Le lendemain et les jours suivants, notre père actionnait à plusieurs reprises le mécanisme pressant progressivement la motte d'où s'écoulait un jus orange foncé dans les rigoles de la tabe du pressouë puis dans un tchuvet (cuve en bois). Par seuillée (seau en fer blanc) le jus de pommes teut alours transvasë du tchuvet dans un fût à través un entonnoueu (ovale percée au centre par un bout de tuyau métallique) enfoncé dans la bonde sur le dos du fût. Mon frère et moi suivions les opérations avec tchuriosité, goûtant au jus en l'aspirant à travès un brin de paille. Notre mère nous mettait en garde de ne pas en abuser au risque d'attraper « la courante ». Quand il n'y avait plus rien à tirer de la motte, celle-ci était démontée, coupée en morciaüx avec le grand coutiaü à pressouë et entreposée dans un coin derrière la maison. Elle ferait du fumiër (certains en donnaient à manger aux vaches). Il y avait plusieurs sortes de futâilles : le fût d'une contenance de 500 litres, la barrique de 250 l, la demi-barrique de 125 l, le baraou de 50 l, le demi-baraou de 25 l qui serveut pour la goutte.
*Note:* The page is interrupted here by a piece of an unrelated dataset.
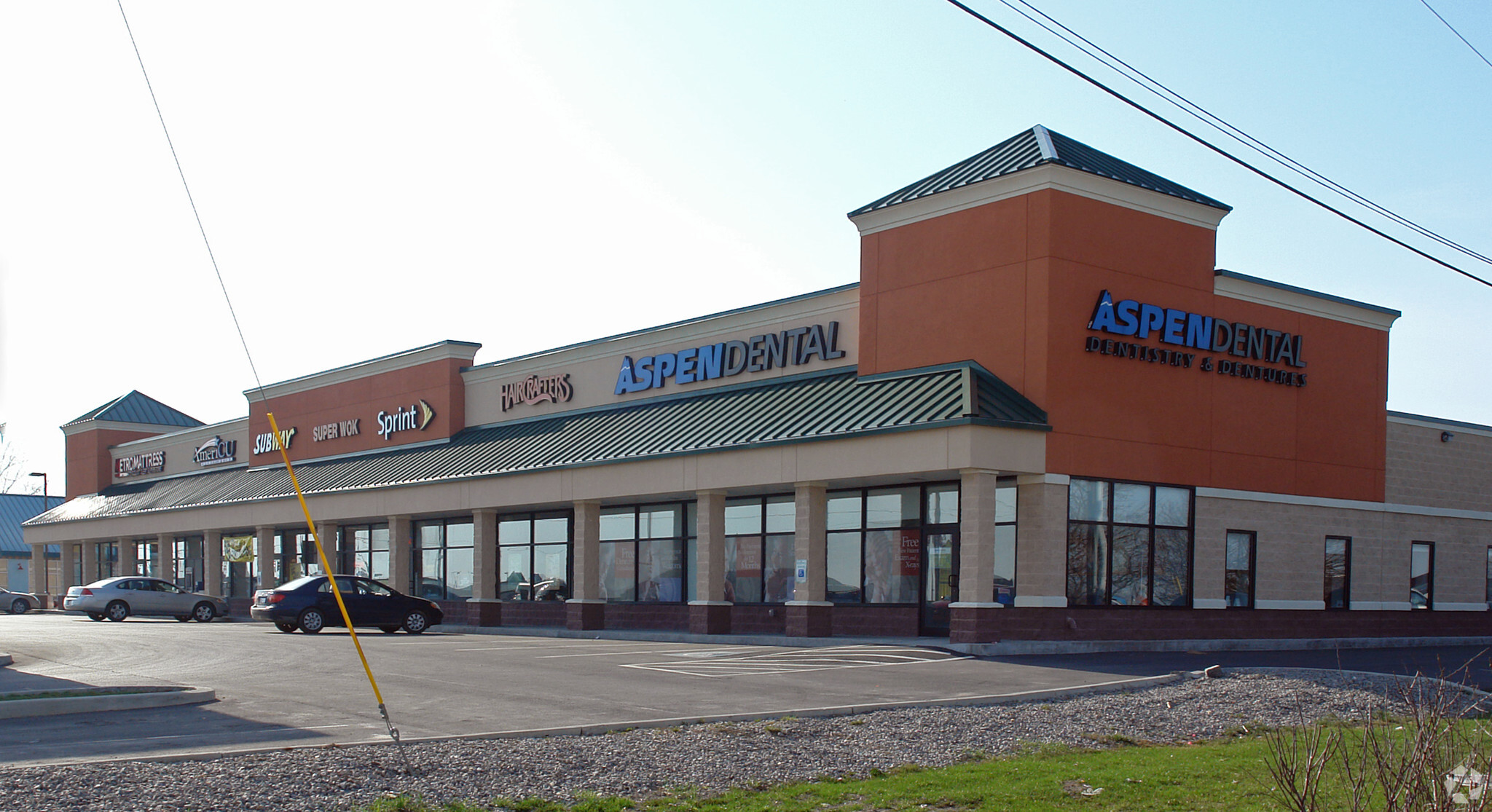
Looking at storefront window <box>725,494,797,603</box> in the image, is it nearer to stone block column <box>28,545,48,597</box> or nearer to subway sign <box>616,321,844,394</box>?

Les plus vieilles futâilles tint cerclées d'un lian de bouès, les plus récentes d'un lian de tôle. Avant la pilerie, les futâilles avint étë sorties pour être lessivées minutieusement avec un leïssi (mélange d'iaü chaoude et de cendre) puis rincées plusieurs faïs à l'iaü freude en les faisant roulër à bras dans un mouvement de va et vient. Ol'avint étë ensuëte re-rintrées dins la cave, alignées et calées sur des tins (morceaux de madrier) pour les isolër de la terre battue.

 

 

                                                      "Cuvet à cidre"

 

 

 

                                                 "barriques à cidre"

 

Le cide

 

              

 

 

                             

 

             

 

                                        (photos Nath - Novembre 2007)

 

 

Le cide teut laissë fermintër et bouëde (bouillir), moussant par la bonde ouverte, pendant environ un moès. Quand i n'débordeut pu on le ravouilleut (rallongeait d'un peu d'iaü) pour qu'i continue core um'p'tit son débordement de décrassage… Puis chouaïsissant un jou par timps tieur (clair) en lune en d'coût (décroissante), on le soutireut en inlevant le liëge du trou de la tië (clé) et on extrayeut la lie, mélange troube de pommât. La lie teut gardée dins une barrique destinée à faire la goutte. La bonde du fût teut alours feurmée tchoques jous après et on laisseut le cide dormi trantchille. On attindeut avec impatience plusieurs semeunes plus tard pour goûtër au cide doux en le tirant dins un picheu par le foncet (petit liège obstruant un trou en haut au bout du fût). On diseut « on va foncettër ! ». Puis le cide de l'année d'avant étant épuisé ou devenu trop dur à baïre, on metteut un fût de cide nouviaü en peurce (installer la clé permettant de tirer le cidre)

 

Astour il est encore fabriqué du cidre-maison mais rares sont les gens qui le font encore au pressouë. On recourt à un entrepreneur agricole qui vient avec une presse mécanique actionnée par un tracteur. Le cide n'est plus conservé entièrement en fût mais mis en bouteilles. Il est appelé « cidre bouché » et va devenir par une seconde fermentation aussi pétillant que du champagne. Ces dernières années il a même pris place dans la composition des kirs avec pour nom « kir breton » (cidre+liqueur de cassis).

 

 

                                    

 

presse à cidre

 

Suite à venir : la goutte

 

Voir aussi recettes au cidre à la rubrique cuisine morbihannaise

 

                                                          (Maminou Annick – novembre 2007)

 

 

 

Un peu de poésie :

 

Le pressoir ambulant

 

Cela ne date pas d'hier,

Quand on faisait du cidre avec « Bergère »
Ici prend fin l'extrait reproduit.